As of 1.7, migrations are now an integral feature of Django. So they documented the main differences that Django developers might want to know beforehand.
Migrations are supported on all backends that Django ships with, as
well as any third-party backends if they have programmed in support
for schema alteration (done via the SchemaEditor class).
However, some databases are more capable than others when it comes to
schema migrations; some of the caveats are covered below.
PostgreSQL is the most capable of all the databases here in terms of
schema support; the only caveat is that adding columns with default
values will cause a full rewrite of the table, for a time proportional
to its size.
For this reason, it’s recommended you always create new columns with
null=True, as this way they will be added immediately.
MySQL lacks support for transactions around schema alteration
operations, meaning that if a migration fails to apply you will have
to manually unpick the changes in order to try again (it’s impossible
to roll back to an earlier point).
In addition, MySQL will fully rewrite tables for almost every schema
operation and generally takes a time proportional to the number of
rows in the table to add or remove columns. On slower hardware this
can be worse than a minute per million rows – adding a few columns to
a table with just a few million rows could lock your site up for over
Finally, MySQL has reasonably small limits on name lengths for
columns, tables and indexes, as well as a limit on the combined size
of all columns an index covers. This means that indexes that are
possible on other backends will fail to be created under MySQL.
SQLite has very little built-in schema alteration support, and so
Django attempts to emulate it by:
- Creating a new table with the new schema
- Copying the data across
- Dropping the old table
- Renaming the new table to match the original name
This process generally works well, but it can be slow and occasionally
buggy. It is not recommended that you run and migrate SQLite in a
production environment unless you are very aware of the risks and its
limitations; the support Django ships with is designed to allow
developers to use SQLite on their local machines to develop less
complex Django projects without the need for a full database.

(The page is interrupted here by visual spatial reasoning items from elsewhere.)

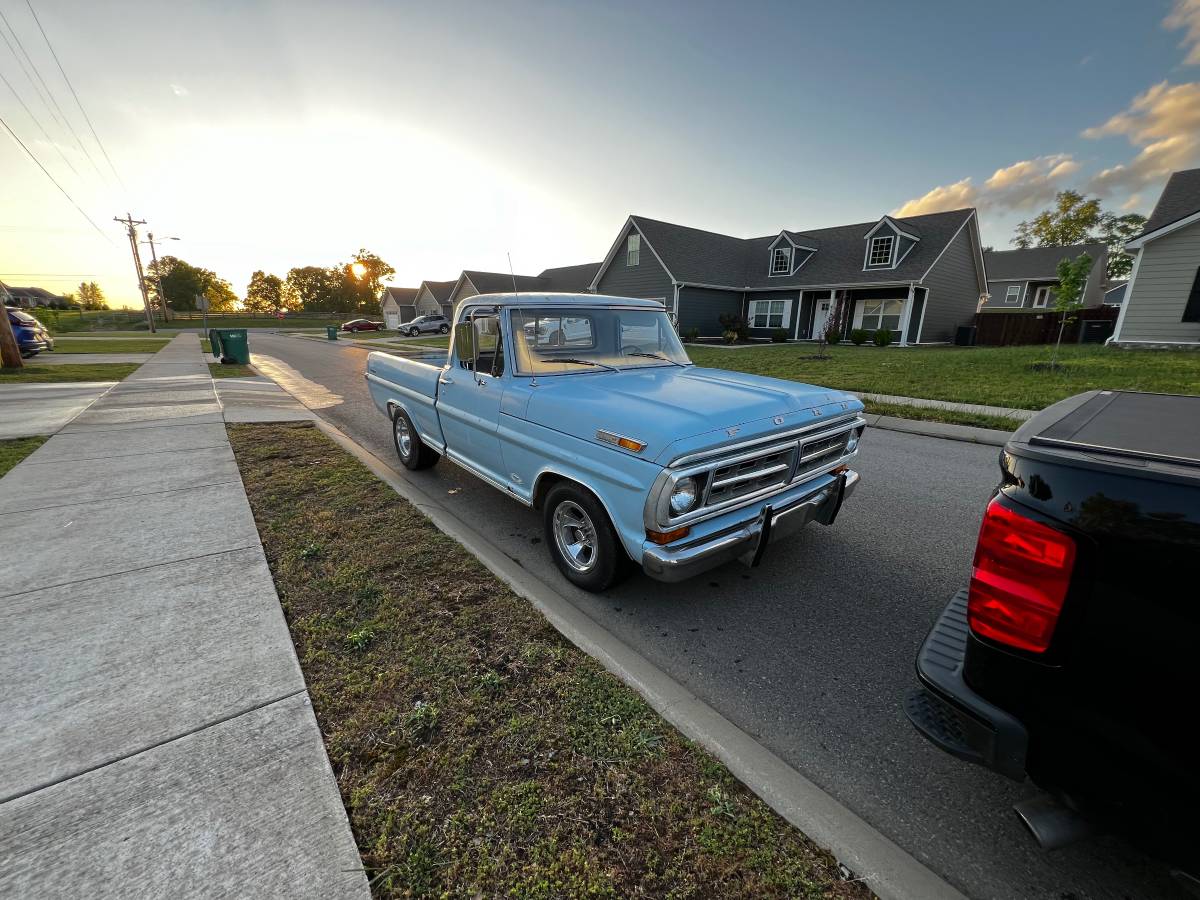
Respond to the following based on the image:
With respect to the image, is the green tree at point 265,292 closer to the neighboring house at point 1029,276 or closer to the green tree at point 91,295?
the green tree at point 91,295

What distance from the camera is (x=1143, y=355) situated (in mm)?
14719

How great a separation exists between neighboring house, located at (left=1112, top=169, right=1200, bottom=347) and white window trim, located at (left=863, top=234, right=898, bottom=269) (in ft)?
28.2

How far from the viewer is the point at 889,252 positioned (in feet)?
80.3

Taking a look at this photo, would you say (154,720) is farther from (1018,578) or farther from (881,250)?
(881,250)

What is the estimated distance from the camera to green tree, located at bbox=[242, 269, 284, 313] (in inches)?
4508

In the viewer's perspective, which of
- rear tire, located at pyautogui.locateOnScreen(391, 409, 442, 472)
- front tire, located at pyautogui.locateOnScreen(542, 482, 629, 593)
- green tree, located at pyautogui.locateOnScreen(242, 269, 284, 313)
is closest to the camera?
front tire, located at pyautogui.locateOnScreen(542, 482, 629, 593)

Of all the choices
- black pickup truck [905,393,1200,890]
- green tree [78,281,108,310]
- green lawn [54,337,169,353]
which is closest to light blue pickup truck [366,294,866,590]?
black pickup truck [905,393,1200,890]

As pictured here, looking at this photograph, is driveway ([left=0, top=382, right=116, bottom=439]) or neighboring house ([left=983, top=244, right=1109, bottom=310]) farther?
neighboring house ([left=983, top=244, right=1109, bottom=310])

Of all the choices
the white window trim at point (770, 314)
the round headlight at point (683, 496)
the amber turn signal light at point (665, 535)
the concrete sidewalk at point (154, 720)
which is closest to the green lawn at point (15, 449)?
the concrete sidewalk at point (154, 720)

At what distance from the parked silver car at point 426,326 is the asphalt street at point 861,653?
39.9 m

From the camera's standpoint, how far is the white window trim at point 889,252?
24281mm

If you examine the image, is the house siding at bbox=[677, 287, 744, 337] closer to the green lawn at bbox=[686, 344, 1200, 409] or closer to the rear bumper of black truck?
the green lawn at bbox=[686, 344, 1200, 409]

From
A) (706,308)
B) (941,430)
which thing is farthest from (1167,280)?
(706,308)

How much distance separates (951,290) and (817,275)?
649 cm
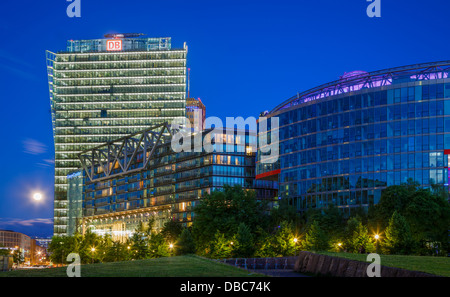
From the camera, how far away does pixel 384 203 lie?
291ft

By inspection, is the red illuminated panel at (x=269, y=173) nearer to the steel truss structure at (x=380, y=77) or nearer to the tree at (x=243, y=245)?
the steel truss structure at (x=380, y=77)

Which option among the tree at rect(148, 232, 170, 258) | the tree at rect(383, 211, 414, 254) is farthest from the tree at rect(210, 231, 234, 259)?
the tree at rect(383, 211, 414, 254)

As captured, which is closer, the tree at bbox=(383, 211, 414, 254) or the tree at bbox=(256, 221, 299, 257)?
the tree at bbox=(383, 211, 414, 254)

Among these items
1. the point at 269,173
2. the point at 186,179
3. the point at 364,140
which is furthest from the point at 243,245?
the point at 186,179

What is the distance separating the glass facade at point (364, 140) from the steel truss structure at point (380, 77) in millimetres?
245

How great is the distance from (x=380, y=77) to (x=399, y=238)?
48.4 m

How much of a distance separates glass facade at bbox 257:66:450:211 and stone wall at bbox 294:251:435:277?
241 ft

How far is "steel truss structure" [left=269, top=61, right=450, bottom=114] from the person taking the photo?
10931cm

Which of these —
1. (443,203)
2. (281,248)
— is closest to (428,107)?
(443,203)

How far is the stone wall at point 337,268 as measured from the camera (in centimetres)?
2386

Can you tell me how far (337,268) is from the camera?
30281 mm

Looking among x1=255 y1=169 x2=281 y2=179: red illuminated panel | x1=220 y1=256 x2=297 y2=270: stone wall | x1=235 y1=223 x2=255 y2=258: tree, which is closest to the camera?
x1=220 y1=256 x2=297 y2=270: stone wall

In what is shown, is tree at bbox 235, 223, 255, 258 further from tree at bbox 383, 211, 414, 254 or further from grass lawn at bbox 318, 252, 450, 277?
grass lawn at bbox 318, 252, 450, 277

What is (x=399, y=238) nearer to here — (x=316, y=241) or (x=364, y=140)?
(x=316, y=241)
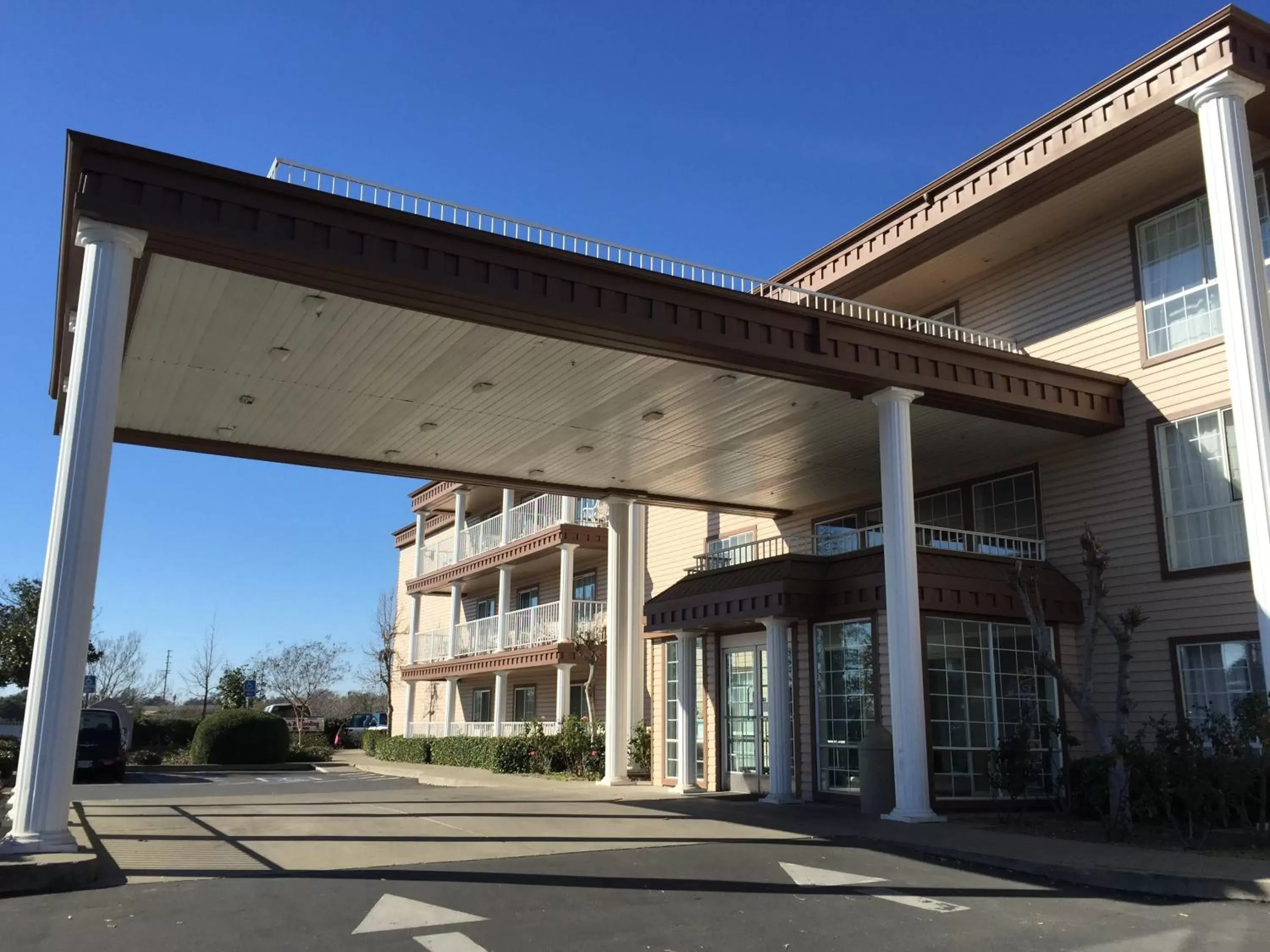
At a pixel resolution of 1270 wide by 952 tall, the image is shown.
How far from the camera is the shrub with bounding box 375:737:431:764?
3173cm

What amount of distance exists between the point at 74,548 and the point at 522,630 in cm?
2137

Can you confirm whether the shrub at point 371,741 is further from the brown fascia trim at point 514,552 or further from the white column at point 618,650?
the white column at point 618,650

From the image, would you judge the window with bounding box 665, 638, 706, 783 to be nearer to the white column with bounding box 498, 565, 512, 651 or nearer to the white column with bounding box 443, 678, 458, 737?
the white column with bounding box 498, 565, 512, 651

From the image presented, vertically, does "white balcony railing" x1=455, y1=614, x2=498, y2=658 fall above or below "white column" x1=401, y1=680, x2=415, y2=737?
above

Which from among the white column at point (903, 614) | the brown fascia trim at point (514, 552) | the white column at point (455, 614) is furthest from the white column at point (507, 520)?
the white column at point (903, 614)

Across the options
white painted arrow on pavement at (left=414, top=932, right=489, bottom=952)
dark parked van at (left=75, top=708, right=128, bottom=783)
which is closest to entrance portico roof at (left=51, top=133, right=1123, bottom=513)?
white painted arrow on pavement at (left=414, top=932, right=489, bottom=952)

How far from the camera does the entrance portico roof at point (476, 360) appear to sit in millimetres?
10250

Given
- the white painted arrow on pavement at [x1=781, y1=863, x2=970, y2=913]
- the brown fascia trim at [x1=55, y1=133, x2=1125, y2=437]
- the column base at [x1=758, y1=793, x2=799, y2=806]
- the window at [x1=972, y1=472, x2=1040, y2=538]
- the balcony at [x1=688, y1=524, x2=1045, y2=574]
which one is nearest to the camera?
the white painted arrow on pavement at [x1=781, y1=863, x2=970, y2=913]

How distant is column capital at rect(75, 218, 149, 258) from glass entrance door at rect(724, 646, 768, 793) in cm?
1208

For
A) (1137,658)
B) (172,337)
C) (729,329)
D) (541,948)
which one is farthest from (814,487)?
(541,948)

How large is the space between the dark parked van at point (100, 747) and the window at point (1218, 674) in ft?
70.2

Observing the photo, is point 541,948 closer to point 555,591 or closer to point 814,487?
point 814,487

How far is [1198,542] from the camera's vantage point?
14664mm

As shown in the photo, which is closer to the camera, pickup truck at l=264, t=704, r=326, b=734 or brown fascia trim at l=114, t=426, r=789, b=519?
brown fascia trim at l=114, t=426, r=789, b=519
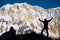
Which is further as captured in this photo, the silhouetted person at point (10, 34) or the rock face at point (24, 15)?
the rock face at point (24, 15)

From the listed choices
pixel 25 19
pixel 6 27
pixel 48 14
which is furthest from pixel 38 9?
pixel 6 27

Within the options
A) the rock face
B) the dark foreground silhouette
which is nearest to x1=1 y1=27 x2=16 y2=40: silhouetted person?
the dark foreground silhouette

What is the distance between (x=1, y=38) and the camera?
1087cm

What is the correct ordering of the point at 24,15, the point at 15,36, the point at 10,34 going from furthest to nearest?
the point at 24,15 → the point at 15,36 → the point at 10,34

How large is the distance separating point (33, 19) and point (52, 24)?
4625 mm

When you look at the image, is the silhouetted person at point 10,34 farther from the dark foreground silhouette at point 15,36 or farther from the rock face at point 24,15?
the rock face at point 24,15

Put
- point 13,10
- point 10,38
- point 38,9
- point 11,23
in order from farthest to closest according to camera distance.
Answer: point 38,9
point 13,10
point 11,23
point 10,38

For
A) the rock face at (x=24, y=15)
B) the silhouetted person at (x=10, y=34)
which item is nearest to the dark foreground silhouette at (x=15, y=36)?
the silhouetted person at (x=10, y=34)

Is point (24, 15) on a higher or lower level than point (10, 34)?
higher

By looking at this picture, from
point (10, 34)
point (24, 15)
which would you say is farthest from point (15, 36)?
point (24, 15)

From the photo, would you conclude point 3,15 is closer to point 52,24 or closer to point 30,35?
point 52,24

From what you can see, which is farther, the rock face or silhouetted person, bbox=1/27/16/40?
the rock face

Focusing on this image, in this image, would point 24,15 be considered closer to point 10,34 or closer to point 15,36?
point 15,36

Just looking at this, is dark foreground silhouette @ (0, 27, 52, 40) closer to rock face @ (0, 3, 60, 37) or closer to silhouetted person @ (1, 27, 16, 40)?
silhouetted person @ (1, 27, 16, 40)
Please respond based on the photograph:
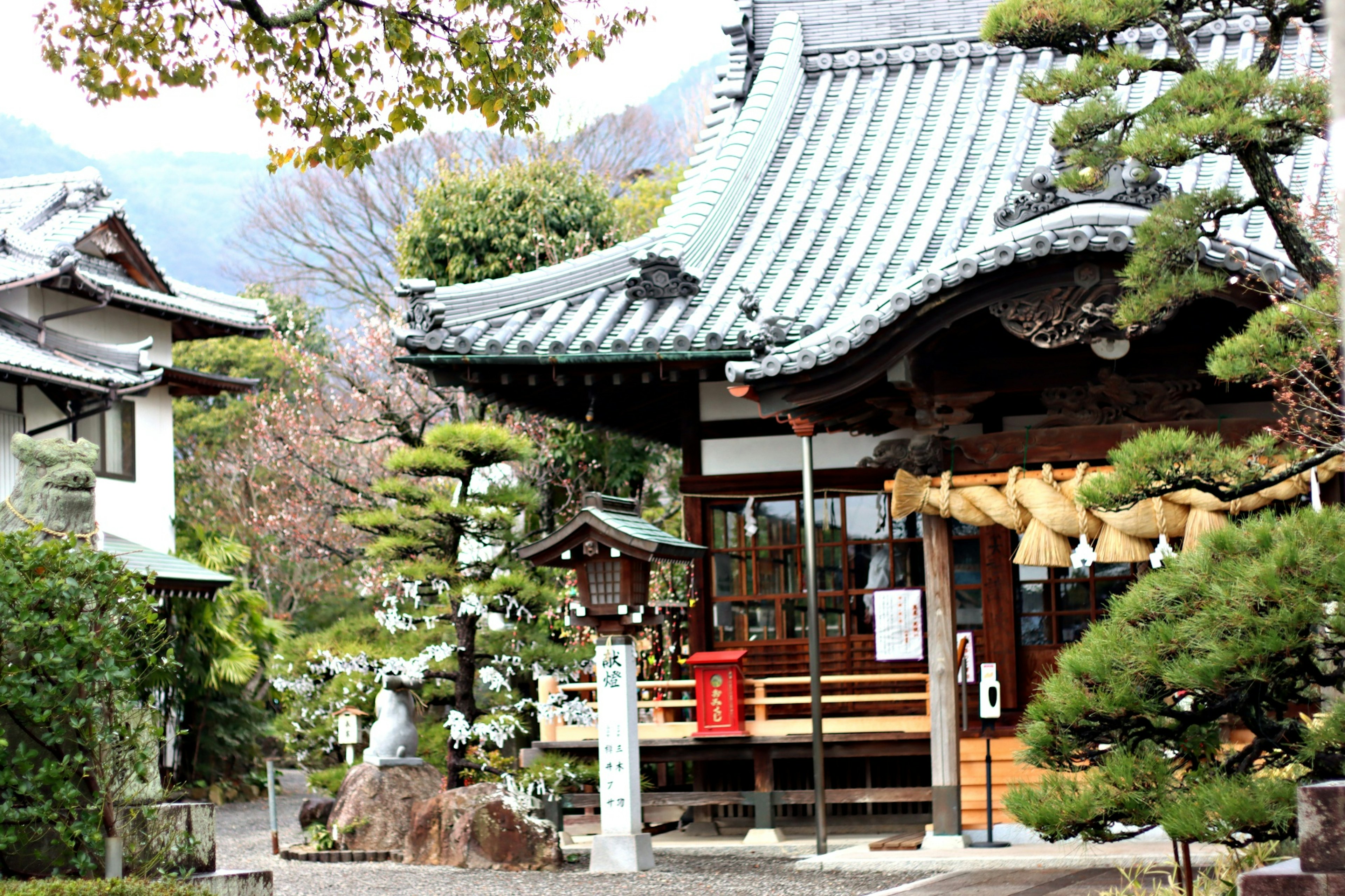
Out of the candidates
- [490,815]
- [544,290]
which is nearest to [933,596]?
[490,815]

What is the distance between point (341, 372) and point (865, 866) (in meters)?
15.0

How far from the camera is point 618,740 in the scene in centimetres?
1099

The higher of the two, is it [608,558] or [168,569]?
[168,569]

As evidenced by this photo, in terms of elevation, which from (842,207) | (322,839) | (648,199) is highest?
(648,199)

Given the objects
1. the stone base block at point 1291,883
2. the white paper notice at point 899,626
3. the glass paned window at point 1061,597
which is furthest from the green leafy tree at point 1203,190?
the white paper notice at point 899,626

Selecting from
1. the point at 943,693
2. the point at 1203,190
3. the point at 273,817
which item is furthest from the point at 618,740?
the point at 1203,190

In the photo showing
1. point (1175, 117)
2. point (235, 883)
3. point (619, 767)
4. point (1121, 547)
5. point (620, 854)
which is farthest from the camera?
point (619, 767)

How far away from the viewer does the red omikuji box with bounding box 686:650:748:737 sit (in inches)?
467

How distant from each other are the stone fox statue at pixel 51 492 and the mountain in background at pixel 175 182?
73057 millimetres

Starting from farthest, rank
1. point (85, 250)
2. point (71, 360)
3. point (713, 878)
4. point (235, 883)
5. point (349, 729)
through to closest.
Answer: point (85, 250)
point (71, 360)
point (349, 729)
point (713, 878)
point (235, 883)

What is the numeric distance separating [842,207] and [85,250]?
13307 mm

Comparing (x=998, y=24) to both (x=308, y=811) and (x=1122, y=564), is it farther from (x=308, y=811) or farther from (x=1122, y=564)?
(x=308, y=811)

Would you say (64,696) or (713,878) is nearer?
(64,696)

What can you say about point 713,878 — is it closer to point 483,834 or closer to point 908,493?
point 483,834
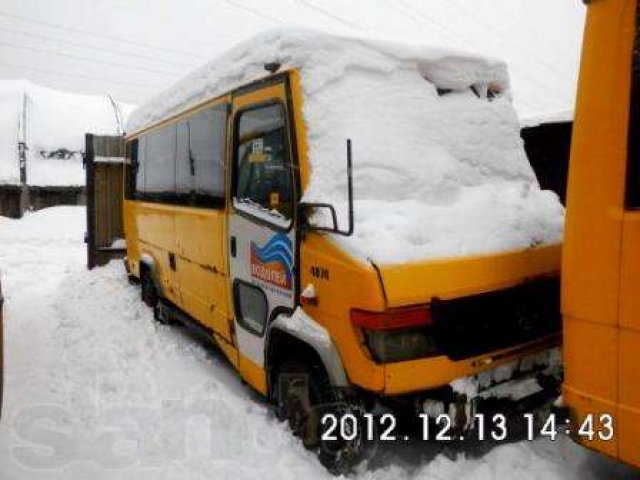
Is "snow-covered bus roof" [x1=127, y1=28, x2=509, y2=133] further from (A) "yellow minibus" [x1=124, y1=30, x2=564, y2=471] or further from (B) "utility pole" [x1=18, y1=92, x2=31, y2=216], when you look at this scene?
(B) "utility pole" [x1=18, y1=92, x2=31, y2=216]

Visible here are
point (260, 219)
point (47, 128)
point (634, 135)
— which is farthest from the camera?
point (47, 128)

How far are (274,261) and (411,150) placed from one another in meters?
1.15

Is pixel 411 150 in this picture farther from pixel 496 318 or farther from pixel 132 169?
pixel 132 169

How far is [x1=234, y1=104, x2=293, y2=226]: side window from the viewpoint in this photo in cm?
359

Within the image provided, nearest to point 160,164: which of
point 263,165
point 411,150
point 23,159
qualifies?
point 263,165

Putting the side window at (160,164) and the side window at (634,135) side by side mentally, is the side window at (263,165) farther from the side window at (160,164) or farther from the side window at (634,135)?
the side window at (160,164)

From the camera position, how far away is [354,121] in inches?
137

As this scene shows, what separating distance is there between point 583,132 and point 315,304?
5.49 feet

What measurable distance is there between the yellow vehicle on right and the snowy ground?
0.84 meters

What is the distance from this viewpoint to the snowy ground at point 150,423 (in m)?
3.33

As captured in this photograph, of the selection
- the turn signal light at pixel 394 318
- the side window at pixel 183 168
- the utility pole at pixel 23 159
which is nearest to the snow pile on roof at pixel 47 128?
the utility pole at pixel 23 159

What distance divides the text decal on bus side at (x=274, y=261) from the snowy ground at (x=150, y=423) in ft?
3.47

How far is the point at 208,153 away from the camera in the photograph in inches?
191

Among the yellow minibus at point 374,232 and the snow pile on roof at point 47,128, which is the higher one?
the snow pile on roof at point 47,128
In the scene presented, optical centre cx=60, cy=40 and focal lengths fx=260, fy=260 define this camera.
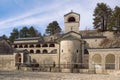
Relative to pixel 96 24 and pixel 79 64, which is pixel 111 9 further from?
pixel 79 64

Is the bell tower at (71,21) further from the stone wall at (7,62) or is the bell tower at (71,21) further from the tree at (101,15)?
the stone wall at (7,62)

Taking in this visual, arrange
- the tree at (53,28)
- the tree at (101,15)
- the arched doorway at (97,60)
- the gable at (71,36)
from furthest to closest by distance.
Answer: the tree at (53,28) → the tree at (101,15) → the gable at (71,36) → the arched doorway at (97,60)

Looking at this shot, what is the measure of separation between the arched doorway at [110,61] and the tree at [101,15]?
21775 mm

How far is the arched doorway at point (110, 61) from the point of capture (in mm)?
50994

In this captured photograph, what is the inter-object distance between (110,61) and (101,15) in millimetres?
24140

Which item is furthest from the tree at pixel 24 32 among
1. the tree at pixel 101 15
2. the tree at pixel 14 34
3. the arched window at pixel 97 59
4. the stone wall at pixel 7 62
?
the arched window at pixel 97 59

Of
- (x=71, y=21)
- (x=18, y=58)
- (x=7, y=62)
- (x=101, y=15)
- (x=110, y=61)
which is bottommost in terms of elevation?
(x=7, y=62)

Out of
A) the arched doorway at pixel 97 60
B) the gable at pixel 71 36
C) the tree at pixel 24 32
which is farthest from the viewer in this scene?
the tree at pixel 24 32

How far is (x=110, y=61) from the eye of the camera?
51.8 m

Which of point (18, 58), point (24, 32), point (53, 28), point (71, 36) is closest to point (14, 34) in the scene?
point (24, 32)

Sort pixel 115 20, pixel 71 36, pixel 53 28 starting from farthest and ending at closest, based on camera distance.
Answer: pixel 53 28 < pixel 115 20 < pixel 71 36

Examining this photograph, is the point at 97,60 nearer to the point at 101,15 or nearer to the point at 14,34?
the point at 101,15

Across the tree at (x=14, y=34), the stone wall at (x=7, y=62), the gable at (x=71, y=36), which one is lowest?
the stone wall at (x=7, y=62)

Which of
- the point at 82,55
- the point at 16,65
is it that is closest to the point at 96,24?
the point at 82,55
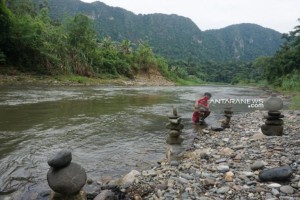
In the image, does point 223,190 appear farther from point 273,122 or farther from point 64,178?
point 273,122

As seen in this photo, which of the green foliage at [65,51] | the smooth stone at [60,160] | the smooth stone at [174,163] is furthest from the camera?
the green foliage at [65,51]

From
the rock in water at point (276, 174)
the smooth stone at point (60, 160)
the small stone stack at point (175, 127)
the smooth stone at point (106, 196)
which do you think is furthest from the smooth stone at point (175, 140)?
the smooth stone at point (60, 160)

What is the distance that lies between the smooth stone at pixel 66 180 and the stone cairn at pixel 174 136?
3148mm

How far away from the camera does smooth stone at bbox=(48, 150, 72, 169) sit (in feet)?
13.5

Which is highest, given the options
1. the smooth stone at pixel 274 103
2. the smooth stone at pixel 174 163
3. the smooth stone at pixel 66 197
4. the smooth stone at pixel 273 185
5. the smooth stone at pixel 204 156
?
the smooth stone at pixel 274 103

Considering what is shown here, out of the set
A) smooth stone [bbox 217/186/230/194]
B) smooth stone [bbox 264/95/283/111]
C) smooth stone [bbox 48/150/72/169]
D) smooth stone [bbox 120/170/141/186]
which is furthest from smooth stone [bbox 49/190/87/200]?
smooth stone [bbox 264/95/283/111]

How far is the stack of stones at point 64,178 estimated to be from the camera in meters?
4.12

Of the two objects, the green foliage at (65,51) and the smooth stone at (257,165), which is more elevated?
the green foliage at (65,51)

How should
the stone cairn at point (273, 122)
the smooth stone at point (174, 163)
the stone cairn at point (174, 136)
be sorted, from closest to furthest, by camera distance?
the smooth stone at point (174, 163), the stone cairn at point (174, 136), the stone cairn at point (273, 122)

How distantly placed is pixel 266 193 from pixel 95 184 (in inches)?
111

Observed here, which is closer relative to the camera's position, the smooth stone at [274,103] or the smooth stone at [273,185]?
the smooth stone at [273,185]

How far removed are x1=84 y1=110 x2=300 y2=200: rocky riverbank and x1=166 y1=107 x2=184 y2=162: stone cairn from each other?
302 mm

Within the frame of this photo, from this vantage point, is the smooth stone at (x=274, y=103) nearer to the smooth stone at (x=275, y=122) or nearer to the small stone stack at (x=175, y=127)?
the smooth stone at (x=275, y=122)

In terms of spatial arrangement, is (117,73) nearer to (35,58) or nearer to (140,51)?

When a migration fails in django-south, the developers encourage you not to use MySQL:
! The South developers regret this has happened, and would ! like to gently persuade you to consider a slightly ! easier-to-deal-with DBMS (one that supports DDL transactions)
To add to previous answers :
- “Full text search might be better supported for MySQL”
The FULLTEXT index in MySQL is a joke.
- It only works with MyISAM tables, so you lose ACID, Transactions, Constraints, Relations, Durability, Concurrency, etc.
- INSERT/UPDATE/DELETE to a largish TEXT column (like a forum post) will a rebuild a large part of the index. If it does not fit in myisam_key_buffer, then large IO will occur. I’ve seen a single forum post insertion trigger 100MB or more of IO … meanwhile the posts table is exclusiely locked !
- I did some benchmarking (3 years ago, may be stale…) which showed that on large datasets, basically postgres fulltext is 10-100x faster than mysql, and Xapian 10-100x faster than postgres (but not integrated).
Other reasons not mentioned are the extremely smart query optimizer, large choice of join types (merge, hash, etc), hash aggregation, gist indexes on arrays, spatial search, etc which can result in extremely fast plans on very complicated queries.
Will this application be hosted on your own servers or by a hosting company? Make sure that if you are using a hosting company, they support the database of choice.
There is a major licensing difference between the two db that will affect you if you ever intend to distribute code using the db. MySQL’s client libraries are GPL and PostegreSQL’s is under a BSD like license which might be easier to work with.